Rentrée houleuse à l’Assemblée nationale : pétitions, finances publiques et défis sécuritaires en débat

Kinshasa, 15 septembre 2025 – La session ordinaire de septembre s’est ouverte ce lundi dans un climat politique tendu au Palais du Peuple. Traditionnellement consacrée à l’examen du projet de loi de finances pour l’année suivante et à la reddition des comptes de l’exercice écoulé, cette rentrée parlementaire s’annonce mouvementée, marquée par des enjeux budgétaires, sécuritaires et institutionnels.

L’ambiance de la plénière d’ouverture a été assombrie par la circulation de pétitions visant à destituer les présidents des deux chambres : Vital Kamerhe à l’Assemblée nationale et Jean-Michel Sama Lukonde au Sénat.

À la chambre basse, les griefs contre Vital Kamerhe sont nombreux : gestion opaque des fonds, manque de transparence, non-respect du règlement intérieur, accusations de dérive autoritaire et même de malversations financières. Certains députés lui reprochent également une forme « d’incompétence » à diriger le bureau de manière collégiale.

Selon plusieurs sources, plus de 200 députés auraient déjà signé la pétition réclamant son départ, une démarche qui accentue les tensions au sein de la majorité présidentielle.

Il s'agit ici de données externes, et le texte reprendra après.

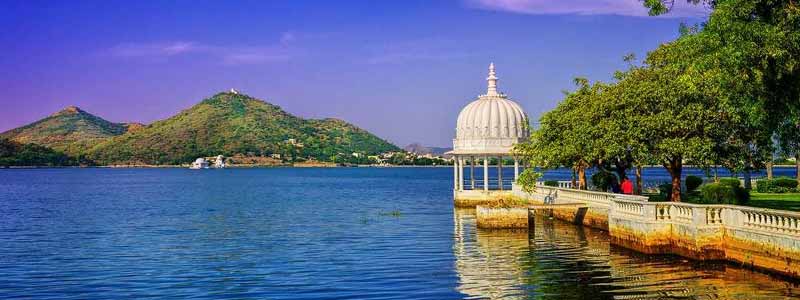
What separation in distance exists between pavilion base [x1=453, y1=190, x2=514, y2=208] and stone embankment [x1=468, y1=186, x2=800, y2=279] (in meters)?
17.2

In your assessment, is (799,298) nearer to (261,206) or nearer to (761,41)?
(761,41)

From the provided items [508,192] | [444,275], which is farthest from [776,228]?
[508,192]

Comme chaque année, le dossier prioritaire de la session de septembre reste l’examen du budget national. Pour 2026, le gouvernement a déposé un projet évalué à 20,3 milliards de dollars américains (soit 59 020,5 milliards de francs congolais), en hausse de 16,4 % par rapport au budget rectificatif de 2025.

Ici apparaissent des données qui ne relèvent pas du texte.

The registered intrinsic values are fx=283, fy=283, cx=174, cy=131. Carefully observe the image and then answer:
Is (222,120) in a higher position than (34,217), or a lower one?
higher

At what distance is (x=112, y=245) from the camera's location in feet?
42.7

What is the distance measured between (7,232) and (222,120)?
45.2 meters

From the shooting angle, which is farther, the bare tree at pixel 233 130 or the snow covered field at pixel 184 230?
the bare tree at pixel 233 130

Ce budget devra être confronté à la reddition des comptes de l’exercice 2024, un moment crucial pour mesurer la réalité de la gestion financière de l’État. Plusieurs parlementaires insistent déjà sur la nécessité d’une transparence accrue et d’une meilleure répartition des ressources, dans un contexte où les attentes sociales demeurent immenses.

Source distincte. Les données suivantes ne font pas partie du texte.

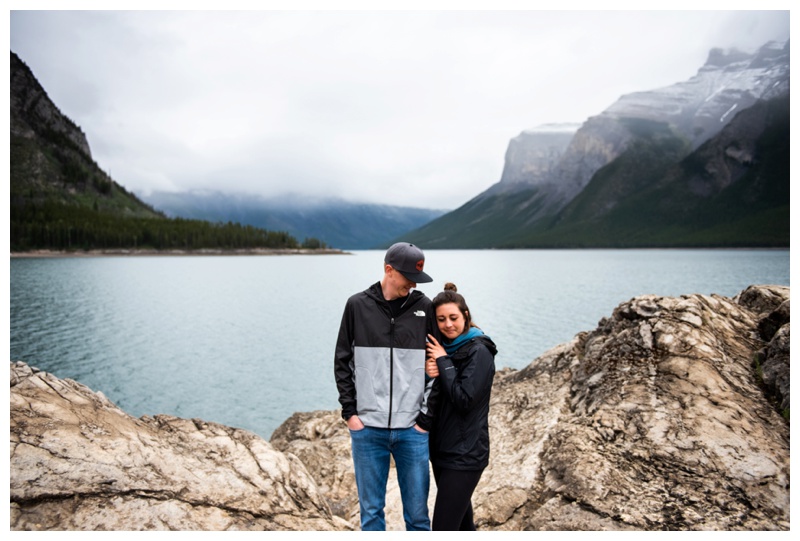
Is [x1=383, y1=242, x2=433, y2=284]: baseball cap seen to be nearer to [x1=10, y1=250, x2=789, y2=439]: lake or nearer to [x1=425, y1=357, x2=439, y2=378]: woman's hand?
[x1=425, y1=357, x2=439, y2=378]: woman's hand

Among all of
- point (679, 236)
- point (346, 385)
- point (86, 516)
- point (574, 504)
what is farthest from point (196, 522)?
point (679, 236)

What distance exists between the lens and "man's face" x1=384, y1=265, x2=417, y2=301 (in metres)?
4.40

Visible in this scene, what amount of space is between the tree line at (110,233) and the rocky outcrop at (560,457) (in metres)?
161

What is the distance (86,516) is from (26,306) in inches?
1750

La situation sécuritaire dans l’Est de la RDC s’invite également dans l’agenda parlementaire. Les affrontements persistants avec les groupes armés, les tensions régionales et les crises humanitaires font de la restauration de la paix et de l’intégrité territoriale une urgence nationale. Plusieurs voix au sein des deux chambres plaident pour un suivi strict de l’action gouvernementale sur le terrain sécuritaire, estimant que la stabilité institutionnelle et économique du pays en dépend.

Alors que la rentrée parlementaire devrait être placée sous le signe de l’apaisement et de la cohésion, les tensions internes risquent de perturber les travaux. La société civile, de son côté, attend du Parlement des réponses concrètes aux difficultés quotidiennes des Congolais : amélioration des services sociaux de base, mise en œuvre effective des projets d’infrastructures, et lutte déterminée contre la corruption.